The problem was, I was on MCB’s shit list. They might or might not believe me. All I really had to go on was the words of some old fucker in a saffron robe. I was not on MI4’s shit list, though. They owed me for taking out that piru. They’d probably believe me. But it wasn’t like the thing was under Manchester: it was under New Orleans.
I needed more proof. Hell, I wasn’t sure if I was panicking. I was having a hard time believing there was a larval Great Old One under New Orleans. Did being larval mean it was only an “Old One” and not a “Great Old One”? How did you get the honorific “Great” when you were an Old One? Size? Territory? How fast it melts your brain? Just how long do they remain “larval”? And what happens when they hatch?
I was pretty sure I knew the answer to that one.
More interesting question: How long do they remain larval and how long had it been cooking? These things were a complete mystery. It was assumed they could live for millions of years. Their larval stage could be a long time, like millennia or even aeons. “That is not dead which can eternal lie and with strange aeons even death may die.” Lovecraft must have had some sort of line to the pure quill.
Was it ready to hatch? What sort of sign would there be? Or did we have until the sun went cold to worry?
I wasn’t really watching the TV, it was just on for noise. There was only one channel that occasionally had on English programs and it announced it was changing to a “blockbuster” movie.
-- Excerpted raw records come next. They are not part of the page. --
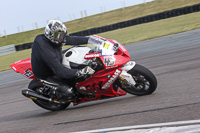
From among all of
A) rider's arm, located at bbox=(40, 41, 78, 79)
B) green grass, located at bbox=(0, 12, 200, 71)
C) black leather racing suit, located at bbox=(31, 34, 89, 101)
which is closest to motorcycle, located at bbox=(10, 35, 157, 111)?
black leather racing suit, located at bbox=(31, 34, 89, 101)

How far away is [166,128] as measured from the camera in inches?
136

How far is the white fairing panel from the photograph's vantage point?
5.14m

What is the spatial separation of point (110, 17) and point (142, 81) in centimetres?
3653

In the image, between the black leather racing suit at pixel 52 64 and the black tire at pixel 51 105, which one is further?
the black tire at pixel 51 105

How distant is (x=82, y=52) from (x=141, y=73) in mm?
1082

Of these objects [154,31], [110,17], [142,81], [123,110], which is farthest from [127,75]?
[110,17]

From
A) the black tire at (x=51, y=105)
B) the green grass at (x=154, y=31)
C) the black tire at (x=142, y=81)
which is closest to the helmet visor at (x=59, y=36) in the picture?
the black tire at (x=142, y=81)

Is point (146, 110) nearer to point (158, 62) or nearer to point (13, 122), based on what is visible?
point (13, 122)

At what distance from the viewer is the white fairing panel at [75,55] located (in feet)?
16.9

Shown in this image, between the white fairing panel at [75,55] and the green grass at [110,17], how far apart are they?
31.6 meters

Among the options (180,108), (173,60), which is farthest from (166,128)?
(173,60)

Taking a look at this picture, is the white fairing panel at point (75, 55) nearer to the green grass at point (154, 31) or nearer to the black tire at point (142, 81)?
the black tire at point (142, 81)

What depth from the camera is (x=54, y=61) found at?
4988mm

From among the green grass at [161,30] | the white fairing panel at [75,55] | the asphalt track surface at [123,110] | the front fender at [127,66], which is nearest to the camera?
the asphalt track surface at [123,110]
Blockbuster. It was some horrid B-grade SF flick from the 1950s called…
It: The Terror from Beyond Space!
I got up and changed the channel. In my current state of controlled terror, this I did not need.
Wow. Apparently the Nepalese are really into 1950s horror flicks.
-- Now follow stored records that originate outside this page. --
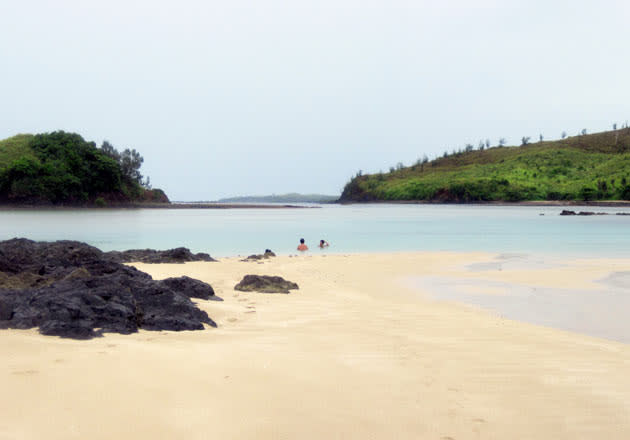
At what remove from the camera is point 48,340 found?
4.88 meters

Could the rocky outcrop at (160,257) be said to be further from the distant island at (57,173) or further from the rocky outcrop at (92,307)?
the distant island at (57,173)

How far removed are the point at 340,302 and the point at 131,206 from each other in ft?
342

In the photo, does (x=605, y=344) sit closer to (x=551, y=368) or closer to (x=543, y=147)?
(x=551, y=368)

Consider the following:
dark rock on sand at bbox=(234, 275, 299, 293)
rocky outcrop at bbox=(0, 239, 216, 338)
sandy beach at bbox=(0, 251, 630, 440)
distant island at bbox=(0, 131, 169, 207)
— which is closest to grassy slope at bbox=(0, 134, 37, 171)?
distant island at bbox=(0, 131, 169, 207)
The Monster who Challenged the World…
Is about a mollusklike monster which lives under the Salton Sea in California and is released due to nuclear weapons testing or an earthquake or something.
I was about halfway through the two-hour run. I did some math and figured that I’d tuned in with fifty-seven minutes to go. The Nepalese host who did comedy skits during the commercial breaks said the movie was from 1957.
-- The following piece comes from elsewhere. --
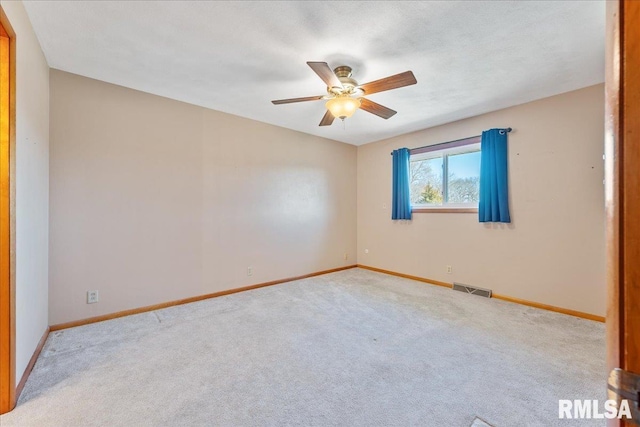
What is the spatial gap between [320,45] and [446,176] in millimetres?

When the guy I was assuming was Saint Peter had sent me back to the world of living, he’d told me to watch for signs. And specifically my sign was the number fifty-seven.
“Okay, God,” I said, looking up. “Got it. Giant mollusk creature. Bad thing. Do something.”
I called the airport and booked the next flight out. Time to head back to the States and see if I could scrounge up some proof that didn’t involve signs from the Almighty.
The in-flight movie?
On the flight from New Delhi to London: Alien.
Flight Number? Indian Airlines Flight 257.
On the flight from London to Atlanta: The Blob.
Flight Number? You guessed it: 1157.
On the way out of the airport in New Orleans there was a homeless guy standing there with a sign: THE END IS COMING.
“But do you have a specific date?” I asked him as I got in the car. Remi had previously redeployed to New Orleans and picked me up.
“Sir?”
“You don’t want to know.”
Once is coincidence, twice is happenstance, three times is “Okay, God, I’ve got it! You can turn down the volume.”
“Things are worse here than I thought, Remi. I’m really thinking about moving.”
“Out of New Orleans, sir?”
“I’m not good with this continent. If I could find another planet, we’d be moving that far.”